We forgo any kind of previouslies this week, largely because they're irrelevant. Instead, we get some scrolling exposition -- in a scrolling style of white text with red emphasis that is an homage to Blade Runner and few movies are worthier of homage -- that explains that the Observers started kicking humanity's ass in 2015, with human uprisings proving bloody and futile. Survivors became known as "natives" while some humans showed their allegiance to the Observers and were marked and became known as "loyalists." Fringe is still an ongoing concern, but it's been reduced and is now essentially a police force after the original Fringe team fought the invasion and was defeated.

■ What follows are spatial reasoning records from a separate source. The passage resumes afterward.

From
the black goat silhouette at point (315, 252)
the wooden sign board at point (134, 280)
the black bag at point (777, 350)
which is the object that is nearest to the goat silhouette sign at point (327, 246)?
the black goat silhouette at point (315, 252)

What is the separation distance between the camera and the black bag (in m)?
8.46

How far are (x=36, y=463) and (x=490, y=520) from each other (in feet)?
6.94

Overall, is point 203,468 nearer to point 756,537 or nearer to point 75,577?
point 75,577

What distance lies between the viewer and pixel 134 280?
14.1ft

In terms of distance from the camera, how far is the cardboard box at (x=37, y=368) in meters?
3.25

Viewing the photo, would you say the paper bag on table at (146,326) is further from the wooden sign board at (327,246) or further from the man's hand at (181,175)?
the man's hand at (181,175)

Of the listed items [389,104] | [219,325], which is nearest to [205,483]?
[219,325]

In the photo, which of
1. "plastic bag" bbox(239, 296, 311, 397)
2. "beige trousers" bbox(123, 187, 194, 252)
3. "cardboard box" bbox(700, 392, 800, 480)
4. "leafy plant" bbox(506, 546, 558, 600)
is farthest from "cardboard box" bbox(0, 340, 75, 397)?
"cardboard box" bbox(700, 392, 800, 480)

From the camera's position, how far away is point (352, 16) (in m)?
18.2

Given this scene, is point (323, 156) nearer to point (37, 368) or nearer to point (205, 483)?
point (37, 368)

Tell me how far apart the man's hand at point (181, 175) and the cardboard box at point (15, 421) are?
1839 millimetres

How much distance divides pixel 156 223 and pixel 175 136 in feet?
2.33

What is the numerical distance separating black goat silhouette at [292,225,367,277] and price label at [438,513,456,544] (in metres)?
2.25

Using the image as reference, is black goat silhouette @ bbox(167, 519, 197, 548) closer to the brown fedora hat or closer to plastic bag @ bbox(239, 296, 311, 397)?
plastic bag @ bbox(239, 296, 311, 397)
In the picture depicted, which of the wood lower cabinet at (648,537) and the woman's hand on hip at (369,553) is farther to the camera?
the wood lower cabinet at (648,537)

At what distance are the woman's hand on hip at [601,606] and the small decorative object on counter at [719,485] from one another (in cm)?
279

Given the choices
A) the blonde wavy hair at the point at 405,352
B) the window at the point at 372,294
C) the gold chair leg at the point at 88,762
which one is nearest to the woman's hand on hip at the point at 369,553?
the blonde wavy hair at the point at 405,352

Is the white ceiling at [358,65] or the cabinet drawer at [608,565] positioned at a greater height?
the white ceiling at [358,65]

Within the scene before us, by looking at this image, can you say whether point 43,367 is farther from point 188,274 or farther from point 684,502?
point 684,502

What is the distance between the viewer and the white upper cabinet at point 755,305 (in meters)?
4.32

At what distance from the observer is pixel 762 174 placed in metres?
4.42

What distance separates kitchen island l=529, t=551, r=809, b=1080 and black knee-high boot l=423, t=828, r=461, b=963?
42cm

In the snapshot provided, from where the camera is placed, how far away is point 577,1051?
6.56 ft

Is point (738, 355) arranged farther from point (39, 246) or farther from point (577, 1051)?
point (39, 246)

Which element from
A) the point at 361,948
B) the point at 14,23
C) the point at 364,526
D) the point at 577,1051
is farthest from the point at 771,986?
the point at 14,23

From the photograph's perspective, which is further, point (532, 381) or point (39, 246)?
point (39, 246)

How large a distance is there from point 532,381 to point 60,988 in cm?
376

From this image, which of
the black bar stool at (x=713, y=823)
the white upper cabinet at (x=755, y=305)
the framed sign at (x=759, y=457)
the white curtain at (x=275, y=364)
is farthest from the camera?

"The resistance was quickly overcome... or so they thought" are the final words on the screen, before we land in Boston in the year 2036, and a young woman with long, straight blonde hair strides purposefully through a deserted back alley before ringing the doorbell at some skeevy entrance. It's answered by a burly guy with a goatee and Observer lettering across his right cheek. Either this is a loyalist or tattoos in 2036 are really, really lame.
"Agent," he says and lets her in to a brightly lit 21st-century speakeasy, strings of white lights hanging everywhere. The place is filled with Observers, varying only in whether they have their hats on our off. There are women serving drinks, too and an Observer pulls one onto his lap. A human -- no writing on his cheek -- tells the Observer that she's got the next shift: "You guys keep taking my girls, you're gonna put me out of business," he says. The Observer tells the man to get a new girl -- because I guess the Observers are not just emotionless watchers, but also potential rapists? -- and throws the woman into his now vacant seat. He's gotten up so he can stare defiantly at the human -- I guess this would be a "native" -- who then punches him in the gut. He's quickly seized by a couple of loyalists in uniform and held for an Observer, who seems to have a little seniority judging from the deference of those around him. "You seem to be quite... agitated," he says to the native, who immediately spits at him. Not a good move. The Observer starts staring him down -- you know, like Larry David does when he's trying to figure out if someone is lying or not. Generally though, when Larry David does it the other person doesn't start bleeding from the ears, as this poor bastard does.
Then he's hit from behind or something by the blonde agent, much to the Observer's annoyance. But she points out this is a native and therefore her jurisdiction. She apologizes to the Observer, named "Capt. Windmark," and says sure Windmark could "wipe him," but then there'd be an inquiry and paperwork and the club would be shut down for two days and she'd lose a lot of kickbacks.